The Safety Camera Partnerships often claim impressive figures for casualty reductions “at camera sites”. However, if the overall casualty figures in their area show no reduction, all the cameras are doing is moving the accidents around. There is also the factor of “regression to the mean” – inevitably there is a random element to the distribution of accidents, so if a speed camera is installed at a location where there has been a high number of accidents in recent years, it is very likely the number will reduce after the camera is put there. There is also no noticeable advantage in casualty trends for police force areas with numerous cameras such as Staffordshire, over those with few or none such as Durham.

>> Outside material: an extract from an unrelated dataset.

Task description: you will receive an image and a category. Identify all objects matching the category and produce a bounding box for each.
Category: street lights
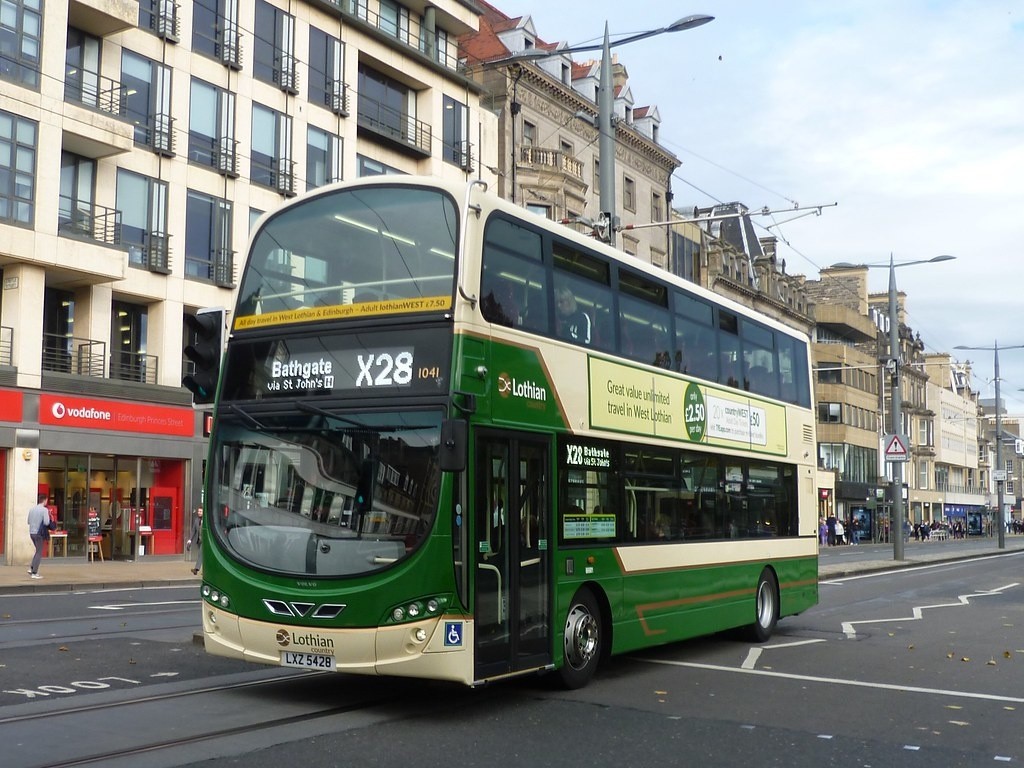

Indeed, it can be argued that the proliferation of speed cameras actually tends to make safety worse, for the following reasons:

  • They encourage the view that sticking to the speed limit is an important factor in driving safely
  • They tend to lead drivers to pay more attention to watching out for cameras than to looking for genuine hazards
  • The rise of cameras has been accompanied by cuts in traffic police numbers. A camera can only detect speeding, and can do nothing about drunken, drugged or unlicensed driving
  • They encourage people to drive unlicensed or cloned vehicles to evade detection
These arguments are developed more fully on Paul Smith’s Safe Speed website.

What is certain is that cameras are not the safety panacea that was claimed when they were first introduced. Taking the most charitable view, their contribution to improving safety is very small, but it is much more likely that their overall impact is actually a negative one. As camera numbers mount, and fatality figures refuse to fall, the claim that speed cameras provide a safety benefit becomes less and less convincing.